▸ Set of tasks:
a. In the land management text, about how long does NWSG establishment usually take?
b. List the management techniques that the land management text names for maintaining the established grasses.
c. Continue the land management text after its last sentence.

▸ Reading text:
───
NWSG establishment can be slow and usually takes approximately two years. Once established, various management techniques consisting of prescribed burning, disking, mowing, herbicide applications, or some combination thereof, will be necessary to maintain these productive deep rooted grasses. WEA staff provides experienced and proficient staff to manage or establish NSWG on our customers land.
Nuisance and Invasive Species Management
The recognition and acknowledgement of the extent and impact of invasive plants in native ecosystems is relatively recent. The fact that seeds and plant parts are frequently and easily spread through development activities increases the threats associated with these species. WEA ecologists have extensive experience identifying, controlling, and eradicating nuisance and invasive species for terrestrial and aquatic ecosystems. Depending on the size and intensity of the infestation and surrounding environments, various methodologies that can be employed independently or in conjunction with other methods include:
WEA staff can also develop short- and long-term site specific plans for controlling existing infestations, and developing best management practices (BMPs) for preventing the spread or introduction of these species.
───
▸ Data rows:
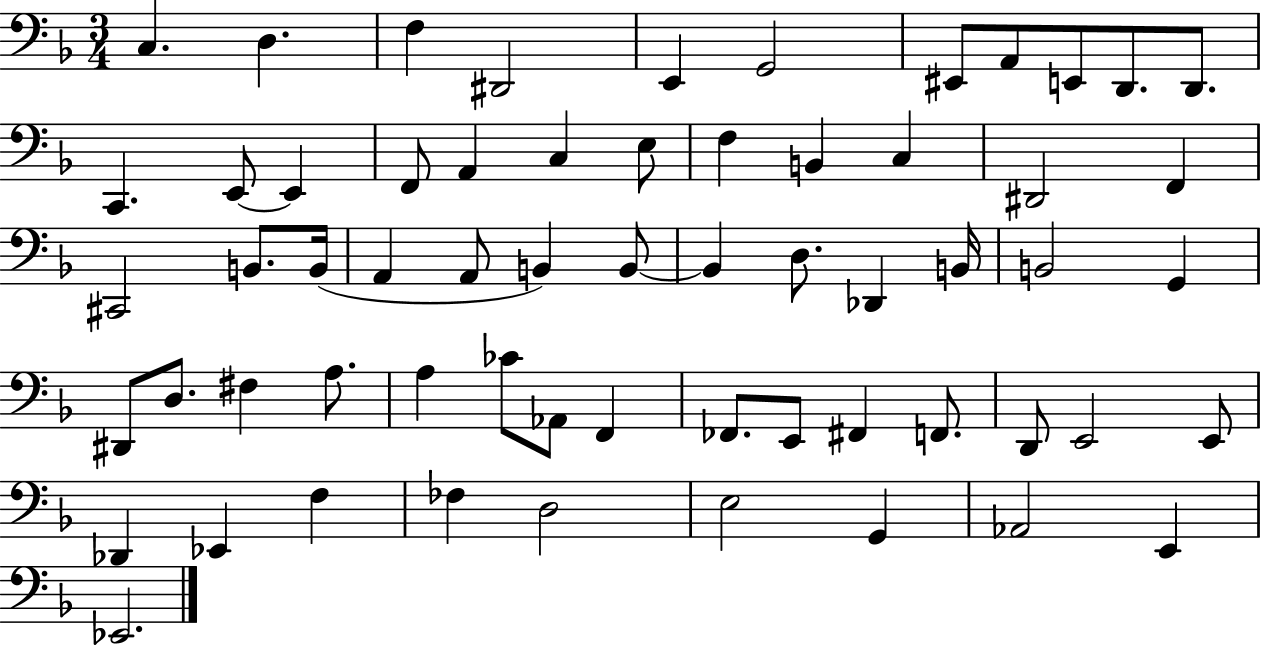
{
  \clef bass
  \numericTimeSignature
  \time 3/4
  \key f \major
  \repeat volta 2 { c4. d4. | f4 dis,2 | e,4 g,2 | eis,8 a,8 e,8 d,8. d,8. | \break c,4. e,8~~ e,4 | f,8 a,4 c4 e8 | f4 b,4 c4 | dis,2 f,4 | \break cis,2 b,8. b,16( | a,4 a,8 b,4) b,8~~ | b,4 d8. des,4 b,16 | b,2 g,4 | \break dis,8 d8. fis4 a8. | a4 ces'8 aes,8 f,4 | fes,8. e,8 fis,4 f,8. | d,8 e,2 e,8 | \break des,4 ees,4 f4 | fes4 d2 | e2 g,4 | aes,2 e,4 | \break ees,2. | } \bar "|."
}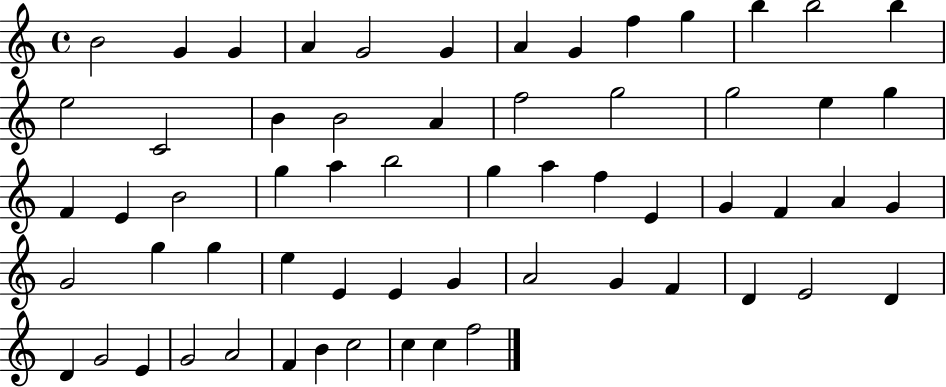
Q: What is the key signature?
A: C major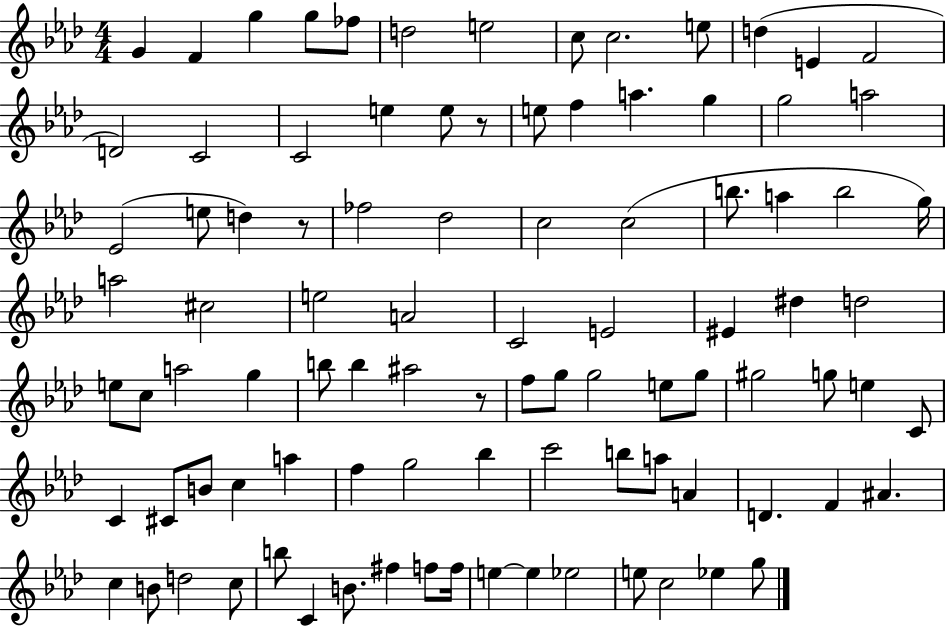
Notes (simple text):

G4/q F4/q G5/q G5/e FES5/e D5/h E5/h C5/e C5/h. E5/e D5/q E4/q F4/h D4/h C4/h C4/h E5/q E5/e R/e E5/e F5/q A5/q. G5/q G5/h A5/h Eb4/h E5/e D5/q R/e FES5/h Db5/h C5/h C5/h B5/e. A5/q B5/h G5/s A5/h C#5/h E5/h A4/h C4/h E4/h EIS4/q D#5/q D5/h E5/e C5/e A5/h G5/q B5/e B5/q A#5/h R/e F5/e G5/e G5/h E5/e G5/e G#5/h G5/e E5/q C4/e C4/q C#4/e B4/e C5/q A5/q F5/q G5/h Bb5/q C6/h B5/e A5/e A4/q D4/q. F4/q A#4/q. C5/q B4/e D5/h C5/e B5/e C4/q B4/e. F#5/q F5/e F5/s E5/q E5/q Eb5/h E5/e C5/h Eb5/q G5/e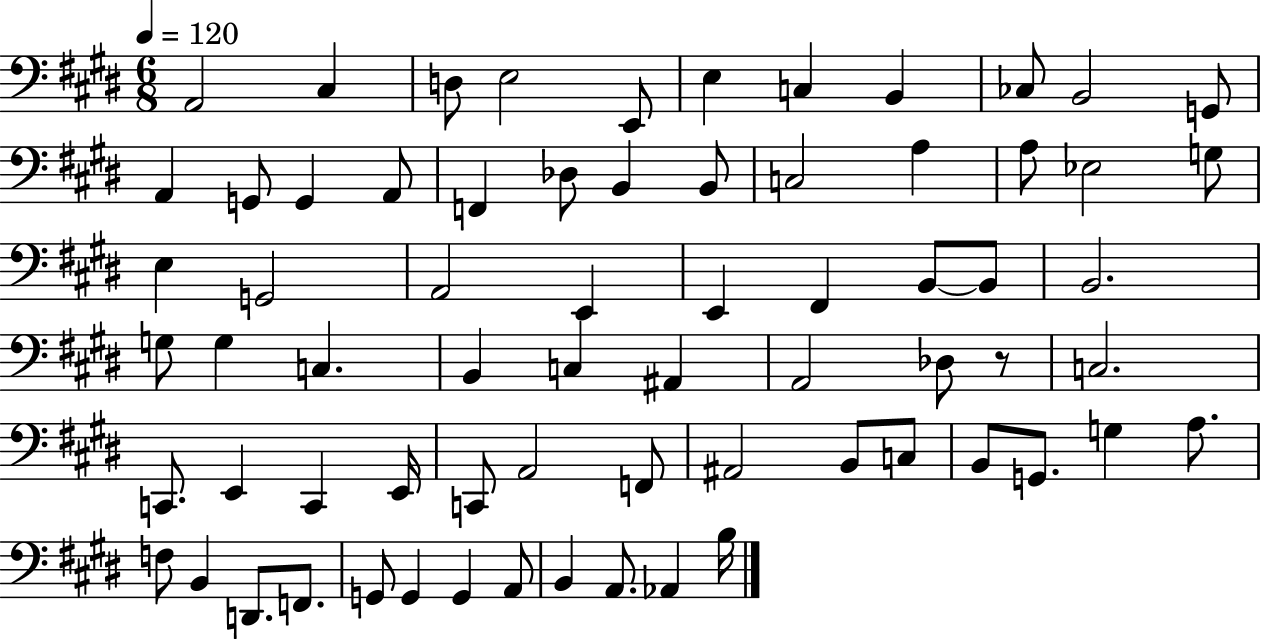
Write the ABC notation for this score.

X:1
T:Untitled
M:6/8
L:1/4
K:E
A,,2 ^C, D,/2 E,2 E,,/2 E, C, B,, _C,/2 B,,2 G,,/2 A,, G,,/2 G,, A,,/2 F,, _D,/2 B,, B,,/2 C,2 A, A,/2 _E,2 G,/2 E, G,,2 A,,2 E,, E,, ^F,, B,,/2 B,,/2 B,,2 G,/2 G, C, B,, C, ^A,, A,,2 _D,/2 z/2 C,2 C,,/2 E,, C,, E,,/4 C,,/2 A,,2 F,,/2 ^A,,2 B,,/2 C,/2 B,,/2 G,,/2 G, A,/2 F,/2 B,, D,,/2 F,,/2 G,,/2 G,, G,, A,,/2 B,, A,,/2 _A,, B,/4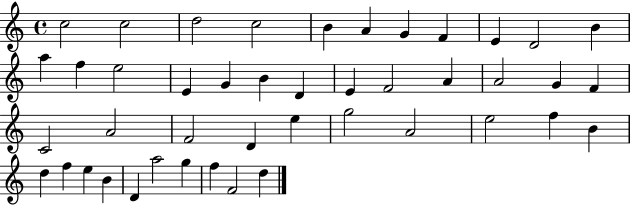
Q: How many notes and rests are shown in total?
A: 44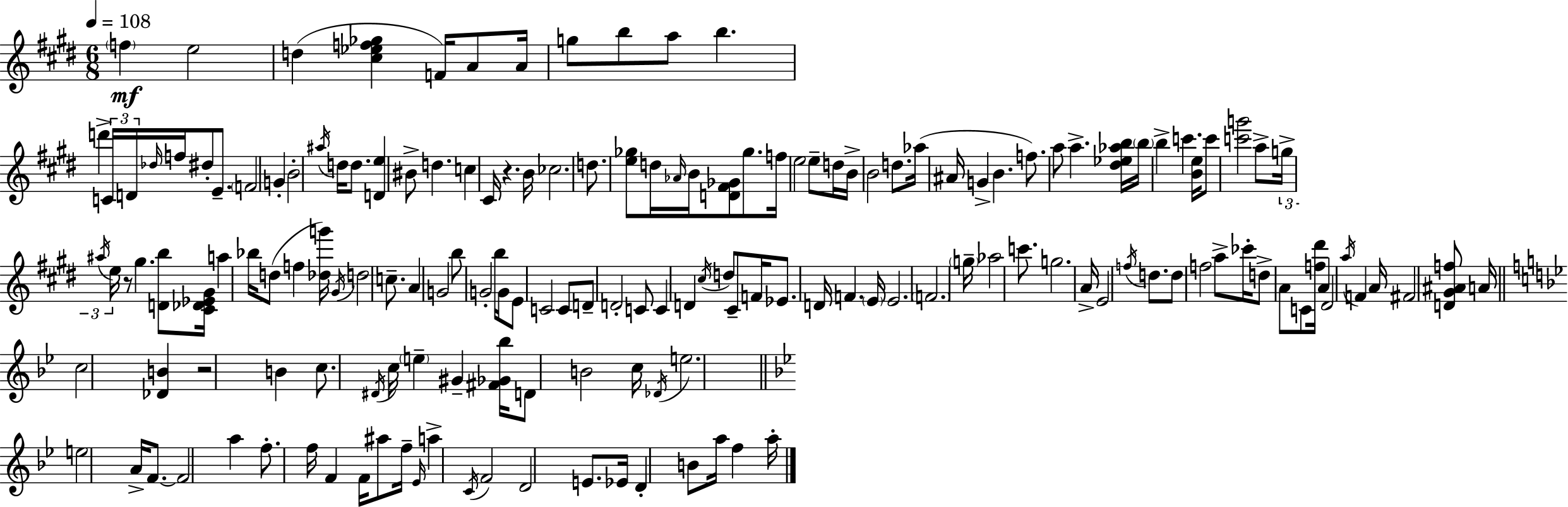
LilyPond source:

{
  \clef treble
  \numericTimeSignature
  \time 6/8
  \key e \major
  \tempo 4 = 108
  \parenthesize f''4\mf e''2 | d''4( <cis'' ees'' f'' ges''>4 f'16) a'8 a'16 | g''8 b''8 a''8 b''4. | d'''4-> \tuplet 3/2 { c'16 d'16 \grace { des''16 } } f''16 dis''8-. e'8.-- | \break \parenthesize f'2 g'4-. | b'2-. \acciaccatura { ais''16 } d''16 d''8. | <d' e''>4 bis'8-> d''4. | c''4 cis'16 r4. | \break b'16 ces''2. | d''8. <e'' ges''>8 d''16 \grace { aes'16 } b'16 <d' fis' ges'>8 | ges''8. f''16 e''2 | e''8-- d''16 b'16-> b'2 | \break d''8. aes''16( ais'16 g'4-> b'4. | f''8.) a''8 a''4.-> | <dis'' ees'' aes'' b''>16 \parenthesize b''16 b''4-> c'''4. | <b' e''>16 c'''8 <c''' g'''>2 | \break a''8-> \tuplet 3/2 { g''16-> \acciaccatura { ais''16 } e''16 } r8 gis''4. | <d' b''>8 <cis' des' ees' gis'>16 a''4 bes''16 d''8( | f''4 <des'' g'''>16) \acciaccatura { gis'16 } d''2 | c''8.-- a'4 g'2 | \break b''8 g'2-. | b''16 g'16 e'8 c'2 | c'8 d'8-- d'2-. | c'8 c'4 d'4 | \break \acciaccatura { cis''16 } d''8 cis'8-- f'16 ees'8. d'16 f'4. | \parenthesize e'16 e'2. | \parenthesize f'2. | \parenthesize g''16-- aes''2 | \break c'''8. g''2. | a'16-> e'2 | \acciaccatura { f''16 } d''8. d''8 f''2 | a''8-> ces'''16-. d''8-> a'8 | \break c'8 <f'' dis'''>16 a'4 dis'2 | \acciaccatura { a''16 } f'4 a'16 fis'2 | <d' gis' ais' f''>8 a'16 \bar "||" \break \key bes \major c''2 <des' b'>4 | r2 b'4 | c''8. \acciaccatura { dis'16 } c''16 \parenthesize e''4-- gis'4-- | <fis' ges' bes''>16 d'8 b'2 | \break c''16 \acciaccatura { des'16 } e''2. | \bar "||" \break \key g \minor e''2 a'16-> f'8.~~ | f'2 a''4 | f''8.-. f''16 f'4 f'16 ais''8 f''16-- | \grace { ees'16 } a''4-> \acciaccatura { c'16 } f'2 | \break d'2 e'8. | ees'16 d'4-. b'8 a''16 f''4 | a''16-. \bar "|."
}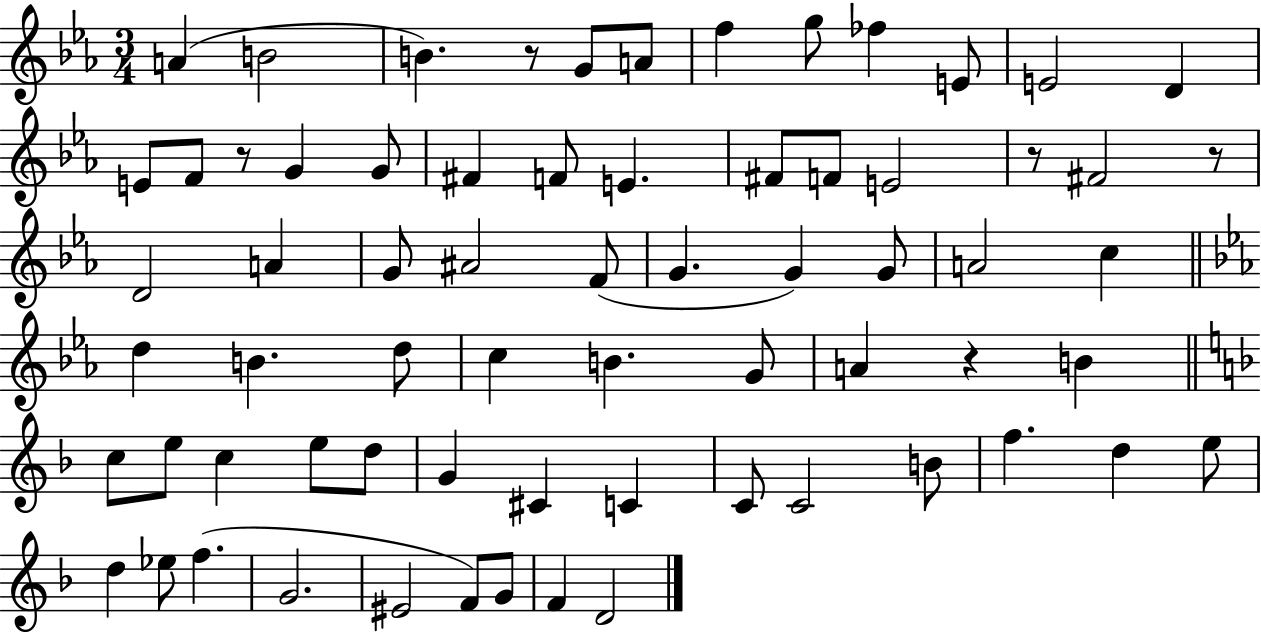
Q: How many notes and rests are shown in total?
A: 68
───
▸ Answer set:
a. Approximately two years.

b. Prescribed burning, disking, mowing, and herbicide applications.

c.
Supplemental Wildlife Feeding
Many landowners and hunters consider supplemental feeding an important factor in deer management and a source of nutrition when native forage is inadequate either in quantity or quality. However, supplemental feeding should not be considered an alternative to proper habitat management. By nature of its namesake, such feedings should be considered strictly – supplemental.
Supplementing native forage can occur two ways: food plots and direct feeding. The goal for a supplemental feeding program is to provide enough high quality forage for the deer herd to meet its nutritional needs.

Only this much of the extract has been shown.